#### Required actions:
**a.** In the Paul interview excerpt, what age does Paul give when he realizes he has never learned to read music?
**b.** List every band mentioned by name in the Paul interview excerpt.
**c.** Continue the Paul interview excerpt after its last sentence.

#### Document extract:
Paul nodded. “Yes, to some extent it is. But there are still too many groups who are trying just to keep up. That’s no good. That’s what makes the whole pop thing dull in the end. You ought to be able to move on a bit further with every record, like The Who.
“And what’s more, they’ve got every chance. The equipment in most British recording studios is much better than it is in the States. But there’s some extra bit they get to the sound over there that we haven’t quite got. I don’t know what it is yet, but you get the sensation of that little bit more. The Stones always tell us we’d be better if we recorded in the States, but we never have. We probably will eventually.
“You put a record of ours with an American record and don’t alter the volume, and you’ll find the American record is always that fraction louder. And it has a lucid something I can’t explain. Funny, because as I say, I believe we’re technically better in Britain.”
Paul shrugged. But he had the contented look of a young man who has just come up with something else to investigate and find out about.
There must be many a group starting out now who are spurred along by visions of what life at the top must be like when you finally get up there in the Beatles class. But Paul said that although you obviously pick up the luxuries, you also discover that you’re going short of a lot of things that less successful people have more time to enjoy.
“I suddenly realised that because of the Beatles, as far as my own life was concerned, I’d got in a very severe sort of rut. And we all had, because we all just seemed to be working only towards trying to get pop things done. And we saw that obviously we must have missed out on quite a few things.”
He grinned and nodded towards the piano in the corner. “Only the other day I was working out a number and I stopped and thought, ‘What a drag. I’m twenty-three and I’ve never learned to read music.’ And I found I was thinking to myself as if I was finished. So I said, ‘Why don’t I?’ And now I’m doing it.
“Sooner or later it hits you that the average span of the British male is seventy-five years and you’ve had more than twenty of them, so you better make the most of what’s left. Then the brain starts working, and John and I rush out and buy loads of books.
“I’m lazy, but I don’t like myself being lazy. So the only way out is to do something about it. Like I made myself listen to classical records, though nobody in our house ever liked them. When one came on they’d just turn it off. But I thought, ‘I’d better sort this out for myself and see whether I like it or not.’
“And in fact I don’t like a lot of it. It’s too fruity and sentimental. But from that you get on to what the modern composers are doing. And it’s suddenly great, because you discover that there are all these things going on.
“Then I play them to John and he says, ‘What a drag—all these millions of records coming out all the time and we’ve not been getting on to them.’ Then we rush out and buy loads of modern compositions.
“The only thing to do is to listen to everything and then make up your mind about it.”

#### Material shown:
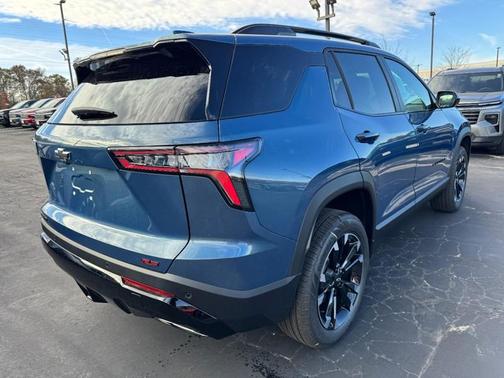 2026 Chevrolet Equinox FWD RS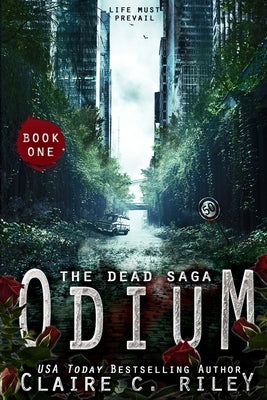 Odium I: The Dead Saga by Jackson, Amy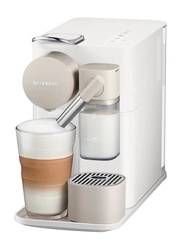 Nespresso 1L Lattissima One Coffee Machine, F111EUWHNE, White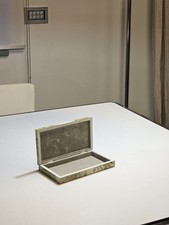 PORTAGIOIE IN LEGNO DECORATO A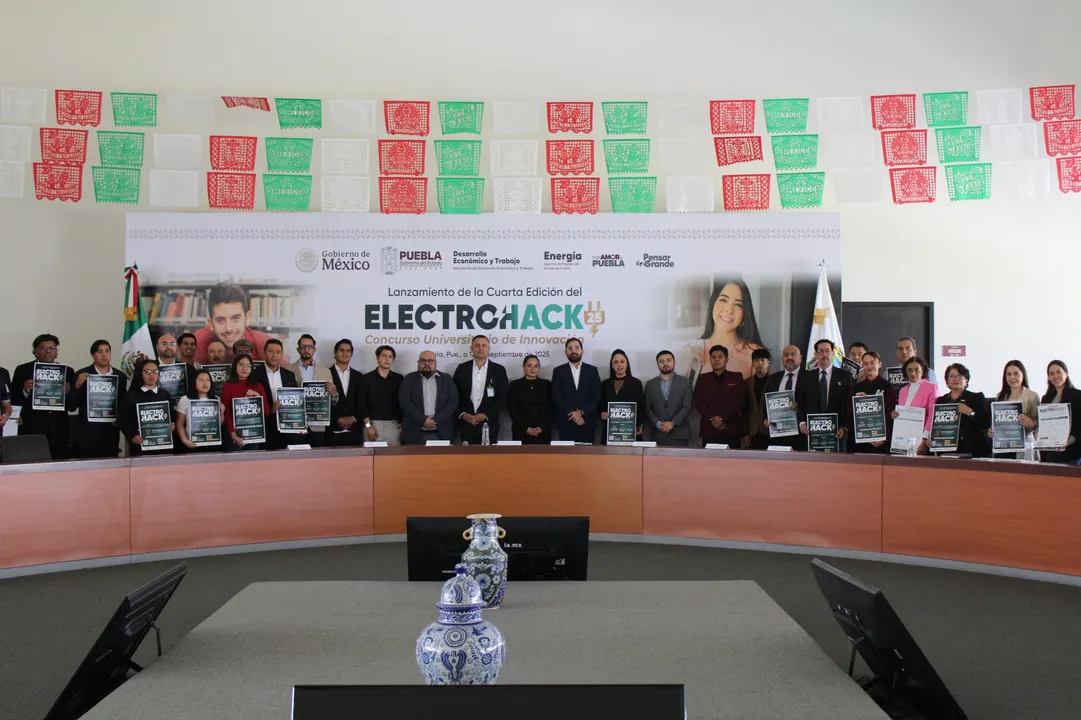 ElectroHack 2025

#### Responses:
**a.** Twenty-three.

**b.** The Who, the Stones, the Beatles

**c.**
And that’s the best advice you’ll ever get on this planet, friends. Because it works, not just in the world of music, but in every profession they ever invented. I know people with no special gifts who’ve made fortunes just by listening. Not eavesdropping . . . listening. And when you know, then you can really start moving.
Paul shares with Pete Townshend of The Who a taste for the music of Stockhausen, one of the modern German composers. “His ideas are fantastic. It’s the farthest-out music yet. He uses electronic stuff that nobody else has got round to. And his records are listed under the classical section in the catalogues. So if you’ve got it in your head that you don’t dig classical music, look what you’re shutting out.”
He shook his head. “You can’t go putting music into little categories like serious and Merseybeat and so on. The great thing is that it’s music, whatever label they try to stick on it.”
Paul said with quiet intensity, “You see, you’re going to have trouble getting but unless you have fairly solid opinions on things. You live in a muddle. as soon as I noticed myself saying ‘I don’t know’ I thought, ‘Well, you’ll have to try. Why don’t I know?’ Unless you get at it, by the time you do find out you’ll be ready to die.”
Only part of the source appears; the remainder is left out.